PETIKAN BERITA:
__________
Djawanews.com – Komisi V DPR dari Fraksi PKS, Suryadi Jaya Purnama menilai saat ini bukanlah saat yang tepat untuk meaikkan tarif dasar kereta rangkaian listrik (KRL) Commuterline Jabodetabek. Selain mendapat beragam penolakan, kata dia, pengguna jasa KRL mendesak kenaikan itu dikaji ulang.
"Saat ini masyarakat masih berjuang untuk bangkit dari pandemi COVID-19. Apalagi Presiden Jokowi sendiri mengatakan, pada tahun 2023 mendatang akan terjadi krisis, tentunya kenaikan tarif KRL akan memperberat beban masyarakat," ujar Suryadi kepada wartawan, Jumat, 16 Desember.
Berdasarkan data Badan Pusat Statistik (BPS) pada Maret 2022, Suryadi menuturkan jumlah penduduk miskin di Tanah Air masih sangat tinggi, yaitu mencapai 26,16 juta orang atau 9,54 persen dari total penduduk Indonesia.
Selain itu, inflasi yang terjadi secara global turut mengerek naiknya harga bahan-bahan pokok kebutuhan masyarakat.
"Secara teknis, KRL Commuterline juga masih mengalami overload di jam-jam sibuk, sehingga pengguna KRL belum bisa merasakan kenyamanan sepenuhnya. Dan tentu, akibat overload tersebut seharusnya KRL Commuterline sudah bisa mengambil keuntungan yang cukup besar tanpa perlu menaikkan tarif KRL," kata Suryadi.
Anggota komisi yang membidangi masalah transportasi itu mengungkapkan, dari sisi keuangan Kemenhub juga sudah menggelontorkan Rp3,2 triliun lebih untuk mensubsidi pengguna kereta api pada tahun 2022.
"Belum lagi, PMN juga telah diberikan pada PT. KAI sebesar Rp6,9 triliun pada akhir 2021. Kemudian memberikan lagi PMN sebesar Rp3,2 triliun pada tahun 2022," ungkapnya.
Seharusnya, kata Suryadi, PT Kereta Commuter Indonesia sebagai salah satu anak perusahaan PT Kereta Api Indonesia (Persero) yang mengelola KA Commuter Jabodetabek dan sekitarnya, turut mendapatkan manfaat dari besarnya dana yang diberikan oleh pemerintah kepada PT. KAI.
"Dengan berbagai fakta itu, kita perlu menolak rencana kenaikan tarif dasar KRL menjadi Rp5.000, karena sangat memberatkan masyarakat," pungkas Suryadi.
__________
DATA UNTUK DIPERIKSA:
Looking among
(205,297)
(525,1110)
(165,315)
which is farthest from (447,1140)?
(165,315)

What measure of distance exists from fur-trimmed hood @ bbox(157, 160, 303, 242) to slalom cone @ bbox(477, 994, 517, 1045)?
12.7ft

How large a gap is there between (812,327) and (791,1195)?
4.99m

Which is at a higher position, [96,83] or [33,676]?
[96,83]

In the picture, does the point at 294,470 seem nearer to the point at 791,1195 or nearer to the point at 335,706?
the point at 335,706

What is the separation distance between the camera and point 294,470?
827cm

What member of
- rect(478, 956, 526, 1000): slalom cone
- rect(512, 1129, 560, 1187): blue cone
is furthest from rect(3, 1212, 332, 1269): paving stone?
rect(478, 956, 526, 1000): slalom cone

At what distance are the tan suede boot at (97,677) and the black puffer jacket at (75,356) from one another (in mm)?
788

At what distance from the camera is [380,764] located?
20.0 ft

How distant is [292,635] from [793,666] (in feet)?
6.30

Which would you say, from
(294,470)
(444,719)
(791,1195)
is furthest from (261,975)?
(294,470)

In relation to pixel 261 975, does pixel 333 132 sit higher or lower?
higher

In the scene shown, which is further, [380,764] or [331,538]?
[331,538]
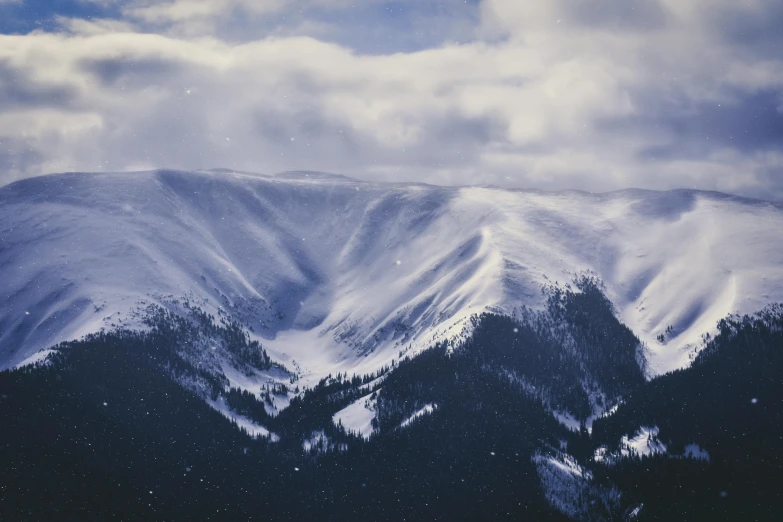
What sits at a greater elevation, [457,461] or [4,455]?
[4,455]

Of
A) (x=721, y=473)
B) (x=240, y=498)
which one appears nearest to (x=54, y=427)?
(x=240, y=498)

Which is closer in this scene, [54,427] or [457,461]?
[54,427]

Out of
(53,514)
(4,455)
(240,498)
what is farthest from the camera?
(240,498)

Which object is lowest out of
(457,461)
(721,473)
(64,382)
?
(721,473)

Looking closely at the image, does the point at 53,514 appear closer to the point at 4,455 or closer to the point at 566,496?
the point at 4,455

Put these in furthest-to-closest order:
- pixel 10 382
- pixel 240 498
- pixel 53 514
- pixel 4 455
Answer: pixel 10 382
pixel 240 498
pixel 4 455
pixel 53 514

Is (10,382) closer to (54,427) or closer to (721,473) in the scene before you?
(54,427)

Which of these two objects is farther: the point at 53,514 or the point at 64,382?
the point at 64,382

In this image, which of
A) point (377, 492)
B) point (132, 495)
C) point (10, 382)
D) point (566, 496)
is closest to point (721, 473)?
point (566, 496)

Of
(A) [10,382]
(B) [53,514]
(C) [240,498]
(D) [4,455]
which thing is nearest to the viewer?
(B) [53,514]
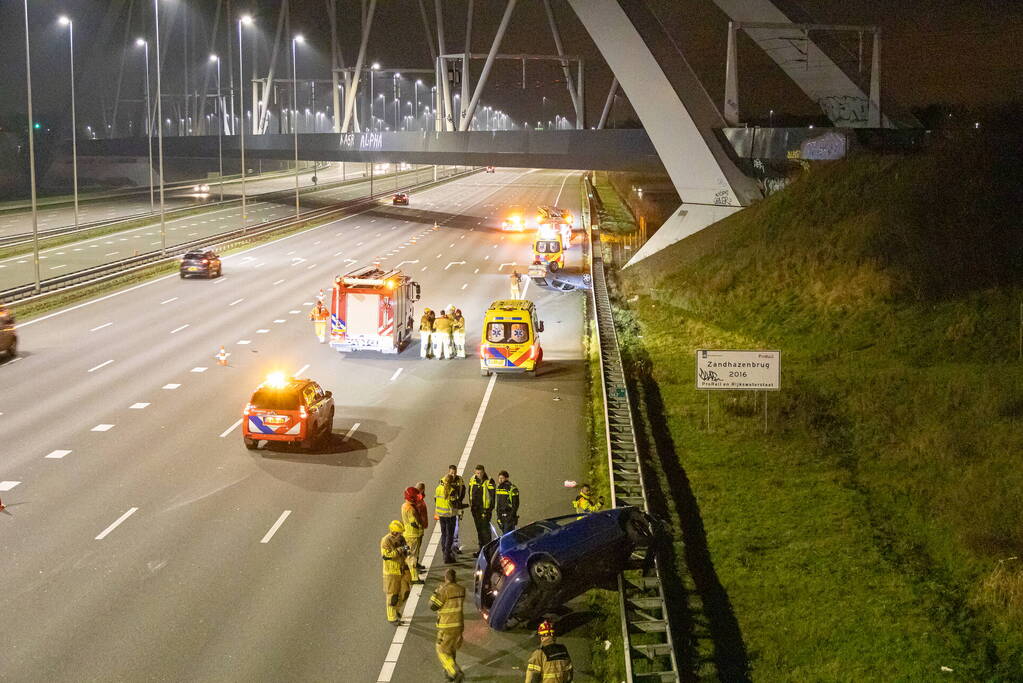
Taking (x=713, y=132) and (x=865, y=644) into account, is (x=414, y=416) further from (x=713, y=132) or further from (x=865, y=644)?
(x=713, y=132)

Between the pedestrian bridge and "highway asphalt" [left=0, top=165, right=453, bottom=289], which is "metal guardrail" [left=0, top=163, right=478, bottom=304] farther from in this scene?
the pedestrian bridge

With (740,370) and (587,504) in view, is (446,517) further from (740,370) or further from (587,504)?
(740,370)

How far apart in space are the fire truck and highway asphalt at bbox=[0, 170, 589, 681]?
58cm

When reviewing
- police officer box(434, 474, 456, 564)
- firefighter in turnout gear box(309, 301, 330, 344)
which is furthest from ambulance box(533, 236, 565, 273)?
police officer box(434, 474, 456, 564)

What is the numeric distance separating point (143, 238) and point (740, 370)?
5463cm

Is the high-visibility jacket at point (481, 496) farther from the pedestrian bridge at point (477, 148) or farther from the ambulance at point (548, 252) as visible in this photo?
the pedestrian bridge at point (477, 148)

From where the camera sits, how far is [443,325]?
32875mm

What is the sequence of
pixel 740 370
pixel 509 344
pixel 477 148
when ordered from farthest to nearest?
pixel 477 148 → pixel 509 344 → pixel 740 370

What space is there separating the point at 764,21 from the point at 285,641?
41.6m

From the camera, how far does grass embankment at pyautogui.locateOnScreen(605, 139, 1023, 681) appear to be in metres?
14.7

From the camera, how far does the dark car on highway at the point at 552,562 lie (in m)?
13.5

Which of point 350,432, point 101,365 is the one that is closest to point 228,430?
point 350,432

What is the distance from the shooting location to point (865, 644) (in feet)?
46.7

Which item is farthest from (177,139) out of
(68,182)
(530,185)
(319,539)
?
(319,539)
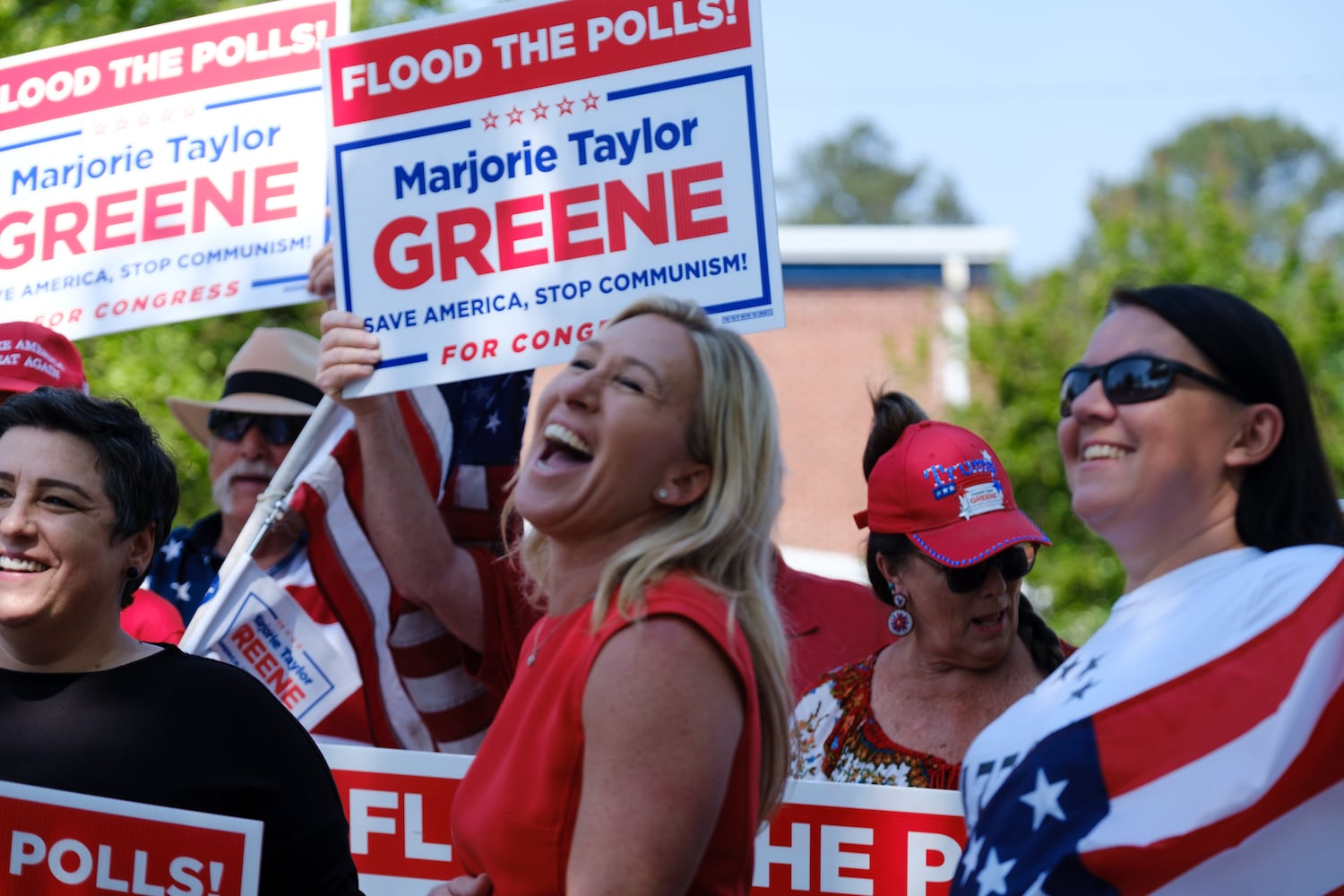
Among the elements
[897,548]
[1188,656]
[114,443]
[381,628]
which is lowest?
[1188,656]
__________
YANG PERLU DIKERJAKAN:
1/ Menurut berita tentang tarif KRL, berapa jumlah penduduk miskin di Indonesia pada Maret 2022 menurut BPS?
2/ Salin bagian berita tentang tarif KRL dari "Anggota komisi yang" sampai "pada tahun 2022.".
3/ Apakah pernyataan berikut sesuai dengan berita tentang tarif KRL? Jawab ya atau tidak untuk tiap pernyataan, lalu kutip kata-kata berita yang menentukannya.
(a) Suryadi Jaya Purnama adalah anggota DPR dari Fraksi PKS.
(b) Kemenhub mengeluarkan Rp6,9 triliun untuk mensubsidi pengguna kereta api pada tahun 2022.
(c) Tarif dasar KRL direncanakan naik menjadi Rp5.000.

JAWABAN TUGAS:
1/ 26,16 juta orang, atau 9,54 persen dari total penduduk Indonesia.

2/
Anggota komisi yang membidangi masalah transportasi itu mengungkapkan, dari sisi keuangan Kemenhub juga sudah menggelontorkan Rp3,2 triliun lebih untuk mensubsidi pengguna kereta api pada tahun 2022.

3/
(a) Ya: "Komisi V DPR dari Fraksi PKS, Suryadi Jaya Purnama"
(b) Tidak: "Kemenhub juga sudah menggelontorkan Rp3,2 triliun lebih untuk mensubsidi pengguna kereta api pada tahun 2022"
(c) Ya: "rencana kenaikan tarif dasar KRL menjadi Rp5.000"